L'histoire, comme je l'ai dit prend place dans un univers original, le scénario est calibré au millimètre près jusqu'à la dernière minute, on ne se lasse pas de voir nos compagnons explorer le monde pour venir à bout de leur quête. Au final, nous contrôlerons six personnages, chacun ayant sa propre psychologie et ses propres motivations. Mais ce qui fait la force de Xenoblade, c'est que le scénario ne se concentre nullement sur les personnages, mais sur le monde qu'ils explorent, les personnages ne servent que d'illustration à la guerre qui oppose Mekonis et Bionis. Je ne vais pas entrer plus en détail dans le scénario au risque de spoiler les personnes qui liront cet article, mais je peux vous assurer que les rebondissements sont certes peu nombreux, mais très bien placés et très bien justifiés. Les questions soulevées par le scénario de Xenoblade sont au départ très basiques, on ne voit pas plus loin que le bout du monde (façon de parler), puis elles tendent à s'élever vers une réflexion plus métaphysique, plus religieuse. Et c'est là la patte de Monolith Soft : dans la plupart de leurs jeux, la question de la religion, de la croyance en un être supérieur qui déterminerait à l'avance notre destin a toujours été remise en cause. Dans le cas de Xenoblade, la réflexion, qui se trouve être en somme une affirmation porte sur le fait que le destin n'est pas écrit, que c'est à nous de changer l'avenir et que personne d'autre ne fait nos choix à notre place. Un refus du déterminisme exacerbé qu'ils illustrent en s'attaquant à la figure du Dieu unique. Je ne vais pas plus m'étendre que cela, je pense déjà en avoir trop dit, je vais plutôt laisser les joueurs se faire leur propre idée du scénario et des questions qu'ils soulève car ce que je dis n'est que ma propre interprétation de la narration, ce n'est que mon avis, il ne s'agit nullement d'une vérité générale ou un copié-collé d'une déclaration des développeurs de Monolith Soft. Il n'y a qu'un seul avis qui compte, c'est le vôtre.

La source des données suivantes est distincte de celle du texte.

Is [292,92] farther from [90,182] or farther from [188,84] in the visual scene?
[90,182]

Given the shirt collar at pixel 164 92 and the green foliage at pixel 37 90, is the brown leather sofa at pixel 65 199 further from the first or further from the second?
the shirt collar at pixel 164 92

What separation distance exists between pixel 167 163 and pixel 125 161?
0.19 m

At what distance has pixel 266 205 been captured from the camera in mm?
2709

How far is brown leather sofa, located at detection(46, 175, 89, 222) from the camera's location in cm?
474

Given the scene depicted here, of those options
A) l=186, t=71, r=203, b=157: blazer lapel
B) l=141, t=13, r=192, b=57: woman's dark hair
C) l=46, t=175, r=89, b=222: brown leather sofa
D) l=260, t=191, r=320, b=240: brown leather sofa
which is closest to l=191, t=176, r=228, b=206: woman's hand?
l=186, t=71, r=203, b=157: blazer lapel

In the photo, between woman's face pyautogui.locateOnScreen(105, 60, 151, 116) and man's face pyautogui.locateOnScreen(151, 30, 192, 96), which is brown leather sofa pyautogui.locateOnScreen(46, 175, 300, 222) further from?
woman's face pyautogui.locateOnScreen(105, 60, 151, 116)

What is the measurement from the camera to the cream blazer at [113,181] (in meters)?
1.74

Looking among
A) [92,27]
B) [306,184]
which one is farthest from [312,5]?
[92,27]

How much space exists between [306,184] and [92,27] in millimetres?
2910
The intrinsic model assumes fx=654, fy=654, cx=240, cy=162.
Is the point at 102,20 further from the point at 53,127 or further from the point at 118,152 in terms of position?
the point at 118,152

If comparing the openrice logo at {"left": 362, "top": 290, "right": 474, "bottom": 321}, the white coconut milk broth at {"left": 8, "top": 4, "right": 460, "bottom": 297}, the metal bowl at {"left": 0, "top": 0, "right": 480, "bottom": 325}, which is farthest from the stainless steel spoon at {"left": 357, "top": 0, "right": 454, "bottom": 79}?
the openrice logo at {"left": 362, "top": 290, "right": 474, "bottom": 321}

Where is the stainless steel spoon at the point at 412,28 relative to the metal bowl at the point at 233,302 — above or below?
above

En bref, Xenoblade Chronicles est le RPG qui nous a prouvé que le J-RPG n'est pas mort, qu'il est encore là et qu'il continuera à s'imposer car il le mérite. Les joueurs qui ont su apprécier ce jeu sont ceux qui voient au-delà des apparences, qui balayent l'importance des graphismes ici bridés par les capacités de la Wii, qui arrivent à palper l'âme d'une œuvre, et là, on est devant une œuvre intemporelle, un prodige de notre époque. Et son (probable) successeur « X » et certainement attendu avec beaucoup d'impatience par tout fan de J-RPG, non, par tout fan de chefs-d'œuvre.